The School of the Art Institute (SAIC) and the Art Institute of Chicago museum have long shared a symbiotic relationship—one institution training artists and the other establishing an encyclopedic collection of works of art for artists and the public alike to study and enjoy. Since the Art Institute’s earliest days, students have enjoyed spending class time in the galleries and have found inspiration in the museum’s collection. Today, the museum is fortunate to count a great deal of works by SAIC alumni among its holdings.

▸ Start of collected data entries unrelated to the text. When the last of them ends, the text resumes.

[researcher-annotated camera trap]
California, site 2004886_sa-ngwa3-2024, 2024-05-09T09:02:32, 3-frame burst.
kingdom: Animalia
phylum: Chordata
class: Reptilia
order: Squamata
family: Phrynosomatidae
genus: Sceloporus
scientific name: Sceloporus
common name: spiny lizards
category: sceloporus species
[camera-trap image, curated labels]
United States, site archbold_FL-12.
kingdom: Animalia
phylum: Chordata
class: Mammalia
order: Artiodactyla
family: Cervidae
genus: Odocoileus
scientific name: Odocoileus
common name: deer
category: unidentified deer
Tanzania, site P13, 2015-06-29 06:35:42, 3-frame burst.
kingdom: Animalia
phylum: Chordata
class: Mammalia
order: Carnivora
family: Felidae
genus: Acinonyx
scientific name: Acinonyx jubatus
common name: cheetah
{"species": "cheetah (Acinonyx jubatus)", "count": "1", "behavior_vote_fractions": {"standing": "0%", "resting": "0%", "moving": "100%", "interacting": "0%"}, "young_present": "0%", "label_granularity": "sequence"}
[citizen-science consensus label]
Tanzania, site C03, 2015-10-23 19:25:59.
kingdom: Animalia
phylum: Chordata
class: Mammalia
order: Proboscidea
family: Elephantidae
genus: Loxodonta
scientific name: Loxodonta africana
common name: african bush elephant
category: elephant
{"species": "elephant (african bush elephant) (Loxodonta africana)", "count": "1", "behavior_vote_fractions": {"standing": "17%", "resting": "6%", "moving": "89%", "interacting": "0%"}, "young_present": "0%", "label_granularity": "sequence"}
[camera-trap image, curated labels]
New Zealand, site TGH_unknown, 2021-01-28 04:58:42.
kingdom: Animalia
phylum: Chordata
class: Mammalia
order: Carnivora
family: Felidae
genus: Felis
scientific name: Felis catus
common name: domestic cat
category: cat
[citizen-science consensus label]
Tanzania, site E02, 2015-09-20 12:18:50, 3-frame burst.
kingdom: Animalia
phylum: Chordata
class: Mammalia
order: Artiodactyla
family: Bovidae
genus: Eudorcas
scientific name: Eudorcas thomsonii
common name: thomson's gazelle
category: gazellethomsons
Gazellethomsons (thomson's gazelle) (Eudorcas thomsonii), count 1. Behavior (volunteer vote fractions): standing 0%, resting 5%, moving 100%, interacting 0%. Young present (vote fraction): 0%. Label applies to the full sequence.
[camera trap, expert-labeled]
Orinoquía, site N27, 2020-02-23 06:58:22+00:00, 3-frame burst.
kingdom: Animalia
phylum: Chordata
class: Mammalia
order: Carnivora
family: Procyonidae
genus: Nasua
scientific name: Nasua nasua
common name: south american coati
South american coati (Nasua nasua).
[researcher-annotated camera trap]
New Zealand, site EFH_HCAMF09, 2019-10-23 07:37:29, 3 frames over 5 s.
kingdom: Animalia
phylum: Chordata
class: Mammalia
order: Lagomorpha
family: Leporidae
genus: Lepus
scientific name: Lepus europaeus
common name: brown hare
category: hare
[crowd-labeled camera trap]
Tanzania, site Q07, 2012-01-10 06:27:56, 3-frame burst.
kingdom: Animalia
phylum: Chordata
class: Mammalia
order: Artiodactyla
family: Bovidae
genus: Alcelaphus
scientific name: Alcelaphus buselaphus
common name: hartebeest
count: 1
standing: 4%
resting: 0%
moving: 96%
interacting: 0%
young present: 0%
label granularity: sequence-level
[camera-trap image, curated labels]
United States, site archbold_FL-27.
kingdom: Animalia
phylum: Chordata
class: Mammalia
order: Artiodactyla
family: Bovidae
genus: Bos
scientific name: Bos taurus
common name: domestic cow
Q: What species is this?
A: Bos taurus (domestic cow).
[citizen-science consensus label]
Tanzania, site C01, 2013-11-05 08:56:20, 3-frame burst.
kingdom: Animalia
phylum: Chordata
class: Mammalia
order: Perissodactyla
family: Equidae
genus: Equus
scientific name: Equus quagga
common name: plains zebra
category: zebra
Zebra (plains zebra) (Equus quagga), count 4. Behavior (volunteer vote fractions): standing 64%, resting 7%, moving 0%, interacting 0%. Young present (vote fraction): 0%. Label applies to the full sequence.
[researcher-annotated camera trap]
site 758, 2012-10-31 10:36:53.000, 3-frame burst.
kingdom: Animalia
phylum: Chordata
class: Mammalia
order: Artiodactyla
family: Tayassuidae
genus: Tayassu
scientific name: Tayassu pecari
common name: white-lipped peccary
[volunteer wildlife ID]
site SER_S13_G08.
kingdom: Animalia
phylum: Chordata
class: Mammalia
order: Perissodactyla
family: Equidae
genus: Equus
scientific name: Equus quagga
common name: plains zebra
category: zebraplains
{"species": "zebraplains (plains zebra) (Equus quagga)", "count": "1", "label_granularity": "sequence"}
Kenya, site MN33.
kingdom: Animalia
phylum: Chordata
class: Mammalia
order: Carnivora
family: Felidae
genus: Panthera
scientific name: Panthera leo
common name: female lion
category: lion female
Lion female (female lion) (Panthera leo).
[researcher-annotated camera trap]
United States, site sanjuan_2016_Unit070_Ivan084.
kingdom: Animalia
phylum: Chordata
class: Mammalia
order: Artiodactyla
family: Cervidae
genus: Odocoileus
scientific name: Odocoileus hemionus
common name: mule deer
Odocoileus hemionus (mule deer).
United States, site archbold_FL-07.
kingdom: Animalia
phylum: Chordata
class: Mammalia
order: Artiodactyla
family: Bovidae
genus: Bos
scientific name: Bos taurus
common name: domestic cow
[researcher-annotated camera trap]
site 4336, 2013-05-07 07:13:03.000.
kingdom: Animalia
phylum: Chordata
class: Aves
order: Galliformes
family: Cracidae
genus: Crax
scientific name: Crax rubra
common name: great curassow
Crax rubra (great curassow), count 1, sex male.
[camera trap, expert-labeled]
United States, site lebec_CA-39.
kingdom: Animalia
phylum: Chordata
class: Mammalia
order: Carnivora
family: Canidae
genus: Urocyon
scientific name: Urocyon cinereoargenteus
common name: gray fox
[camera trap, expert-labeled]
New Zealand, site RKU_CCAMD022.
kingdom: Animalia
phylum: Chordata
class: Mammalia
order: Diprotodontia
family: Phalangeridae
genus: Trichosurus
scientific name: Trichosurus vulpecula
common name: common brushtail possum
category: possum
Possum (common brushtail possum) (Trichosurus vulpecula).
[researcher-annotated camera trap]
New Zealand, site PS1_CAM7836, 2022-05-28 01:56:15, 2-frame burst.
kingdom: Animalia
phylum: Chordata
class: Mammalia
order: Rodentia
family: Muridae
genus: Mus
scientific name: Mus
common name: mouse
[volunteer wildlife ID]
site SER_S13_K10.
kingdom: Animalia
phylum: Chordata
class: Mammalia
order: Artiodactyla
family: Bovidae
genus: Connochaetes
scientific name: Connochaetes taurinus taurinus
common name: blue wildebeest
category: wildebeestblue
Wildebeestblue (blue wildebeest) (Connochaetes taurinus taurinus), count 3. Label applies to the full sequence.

To celebrate the long association between the museum and the school, Homegrown features approximately 120 objects, primarily works on paper, from the Art Institute’s collection made by artists who attended SAIC. Beginning with the early 20th century and organized by decade, the display presents works by some of the most illustrious SAIC-educated artists while also prominently featuring pieces by those whose tenure at the school has at times been overlooked. Highlights include 20 iconic self-portraits by Ivan Albright (1897–1983), created at the end his career using a variety of drawing and painting media, and a selection of color woodblock prints by Gustave Baumann (1881–1971), a Santa Fe–based artist, designer, and letterpress printer who studied at SAIC as a teenager. Also included are the sketchbooks of Margo Hoff and LeRoy Neiman; Neiman’s drawings of Chicago’s Oak Street Beach, in particular, showcase the glitterati of a period typified by Hugh Hefner’s founding of Playboy in the city in 1953. Pieces by the so-called Monster Roster artists who matured in the late-1940s and early 1950s—including Cosmo Campoli, Leon Golub, and Nancy Spero—and Imagist and Hairy Who artists such as Gladys Nilsson, Suellen Rocca, Sarah Canright, and Christina Ramberg, along with a variety of more recent works, round out the selections. Nilsson’s Big School Picture; Little Paper Mural, commissioned by SAIC to be used as a poster advertising the school, serves as a particularly witty, beautiful example of the artist’s work in its maturity.

That the school has produced such a range and wealth of talented artists over the years and that the museum has been able to acquire so much of this work to share are truly causes for celebration. The Art Institute of Chicago invites you to experience and explore the best of Chicago’s very own—works by artists “homegrown” here on Michigan Avenue.